* [Extracted data]:
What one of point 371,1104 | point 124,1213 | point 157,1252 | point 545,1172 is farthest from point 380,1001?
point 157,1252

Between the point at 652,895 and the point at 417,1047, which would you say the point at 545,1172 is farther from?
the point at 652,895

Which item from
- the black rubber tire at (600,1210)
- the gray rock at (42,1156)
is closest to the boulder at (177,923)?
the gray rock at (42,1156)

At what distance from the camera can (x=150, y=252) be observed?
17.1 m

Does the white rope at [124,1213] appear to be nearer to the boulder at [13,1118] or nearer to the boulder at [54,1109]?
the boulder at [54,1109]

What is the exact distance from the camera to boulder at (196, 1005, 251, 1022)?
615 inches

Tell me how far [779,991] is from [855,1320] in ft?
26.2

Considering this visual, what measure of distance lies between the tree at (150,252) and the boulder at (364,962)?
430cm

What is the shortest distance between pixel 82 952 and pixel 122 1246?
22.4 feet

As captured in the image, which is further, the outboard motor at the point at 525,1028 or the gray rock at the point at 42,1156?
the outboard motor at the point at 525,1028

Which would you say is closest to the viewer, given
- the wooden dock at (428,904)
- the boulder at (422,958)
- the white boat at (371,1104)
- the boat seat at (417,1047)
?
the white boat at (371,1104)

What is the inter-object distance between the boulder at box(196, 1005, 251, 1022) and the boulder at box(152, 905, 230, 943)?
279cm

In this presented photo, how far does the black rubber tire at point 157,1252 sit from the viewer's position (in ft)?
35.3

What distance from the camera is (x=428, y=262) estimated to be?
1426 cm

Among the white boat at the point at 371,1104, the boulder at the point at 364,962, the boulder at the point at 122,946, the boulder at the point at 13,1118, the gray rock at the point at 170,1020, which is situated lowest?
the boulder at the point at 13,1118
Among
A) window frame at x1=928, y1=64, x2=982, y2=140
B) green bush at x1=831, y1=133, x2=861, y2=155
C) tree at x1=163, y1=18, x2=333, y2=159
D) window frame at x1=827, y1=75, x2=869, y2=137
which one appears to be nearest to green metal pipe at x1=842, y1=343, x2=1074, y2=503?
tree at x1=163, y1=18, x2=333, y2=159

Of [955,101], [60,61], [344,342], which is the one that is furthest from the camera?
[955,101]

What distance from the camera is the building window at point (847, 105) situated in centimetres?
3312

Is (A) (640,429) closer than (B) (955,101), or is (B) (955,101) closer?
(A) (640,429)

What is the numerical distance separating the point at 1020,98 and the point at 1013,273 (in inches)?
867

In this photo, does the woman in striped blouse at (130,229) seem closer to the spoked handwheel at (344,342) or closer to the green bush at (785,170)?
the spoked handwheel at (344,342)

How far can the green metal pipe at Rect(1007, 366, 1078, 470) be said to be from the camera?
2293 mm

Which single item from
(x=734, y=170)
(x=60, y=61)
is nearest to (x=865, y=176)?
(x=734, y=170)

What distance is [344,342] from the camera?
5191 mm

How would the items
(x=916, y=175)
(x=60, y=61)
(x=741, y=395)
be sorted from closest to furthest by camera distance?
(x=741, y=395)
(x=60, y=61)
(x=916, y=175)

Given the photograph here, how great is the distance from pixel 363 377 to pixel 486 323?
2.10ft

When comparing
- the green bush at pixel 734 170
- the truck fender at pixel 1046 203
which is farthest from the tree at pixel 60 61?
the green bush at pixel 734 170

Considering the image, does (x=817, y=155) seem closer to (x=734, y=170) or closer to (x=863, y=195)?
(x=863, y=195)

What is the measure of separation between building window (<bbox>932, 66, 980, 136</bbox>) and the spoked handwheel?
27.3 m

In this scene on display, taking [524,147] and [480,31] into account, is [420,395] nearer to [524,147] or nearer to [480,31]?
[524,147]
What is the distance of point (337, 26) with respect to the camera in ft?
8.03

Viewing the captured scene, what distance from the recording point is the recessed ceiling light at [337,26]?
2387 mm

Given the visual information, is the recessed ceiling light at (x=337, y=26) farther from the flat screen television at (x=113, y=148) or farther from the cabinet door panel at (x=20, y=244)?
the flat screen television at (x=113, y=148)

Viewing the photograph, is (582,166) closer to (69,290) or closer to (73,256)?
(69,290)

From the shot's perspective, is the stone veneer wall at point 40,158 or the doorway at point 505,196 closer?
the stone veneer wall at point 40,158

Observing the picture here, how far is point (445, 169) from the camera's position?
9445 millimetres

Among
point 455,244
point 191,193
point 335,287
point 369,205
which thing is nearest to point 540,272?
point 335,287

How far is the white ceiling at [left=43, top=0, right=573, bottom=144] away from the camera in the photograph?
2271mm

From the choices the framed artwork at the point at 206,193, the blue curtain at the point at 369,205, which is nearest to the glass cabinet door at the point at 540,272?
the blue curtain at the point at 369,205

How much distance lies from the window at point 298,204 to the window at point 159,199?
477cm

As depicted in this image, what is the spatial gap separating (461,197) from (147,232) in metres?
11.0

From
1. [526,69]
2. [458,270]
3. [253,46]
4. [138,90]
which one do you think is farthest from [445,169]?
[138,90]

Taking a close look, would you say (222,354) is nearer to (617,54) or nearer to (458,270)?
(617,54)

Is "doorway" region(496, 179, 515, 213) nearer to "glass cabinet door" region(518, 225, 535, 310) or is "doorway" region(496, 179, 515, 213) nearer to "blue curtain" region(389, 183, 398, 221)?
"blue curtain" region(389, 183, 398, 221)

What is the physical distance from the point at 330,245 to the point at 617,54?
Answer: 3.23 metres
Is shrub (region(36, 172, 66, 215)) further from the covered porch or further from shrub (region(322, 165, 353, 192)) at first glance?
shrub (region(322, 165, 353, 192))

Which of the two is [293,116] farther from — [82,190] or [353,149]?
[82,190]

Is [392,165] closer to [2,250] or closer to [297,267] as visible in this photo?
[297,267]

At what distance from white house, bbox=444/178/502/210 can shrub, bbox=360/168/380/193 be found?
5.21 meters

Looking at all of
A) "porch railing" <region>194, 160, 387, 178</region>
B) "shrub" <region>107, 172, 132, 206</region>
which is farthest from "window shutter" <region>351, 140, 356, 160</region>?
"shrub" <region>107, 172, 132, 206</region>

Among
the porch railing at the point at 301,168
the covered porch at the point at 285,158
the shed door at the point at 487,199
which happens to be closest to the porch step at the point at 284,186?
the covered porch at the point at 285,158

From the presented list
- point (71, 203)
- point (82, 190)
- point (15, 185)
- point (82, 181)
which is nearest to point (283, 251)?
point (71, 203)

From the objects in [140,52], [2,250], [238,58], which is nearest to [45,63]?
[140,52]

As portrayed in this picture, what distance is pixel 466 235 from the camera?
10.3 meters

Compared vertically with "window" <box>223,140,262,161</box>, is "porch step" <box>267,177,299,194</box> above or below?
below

* [Problem to work on]:
Present the records above as a Markdown table with the columns Row and Record line, starting at the line that contains "As portrayed in" and continuing through the final line of the records. Leave out blank lines.

* [Task response]:
| Row | Record line |
|---|---|
| 1 | As portrayed in this picture, what distance is pixel 466 235 from the camera? |
| 2 | 10.3 meters |
| 3 | Compared vertically with "window" <box>223,140,262,161</box>, is "porch step" <box>267,177,299,194</box> above or below? |
| 4 | below |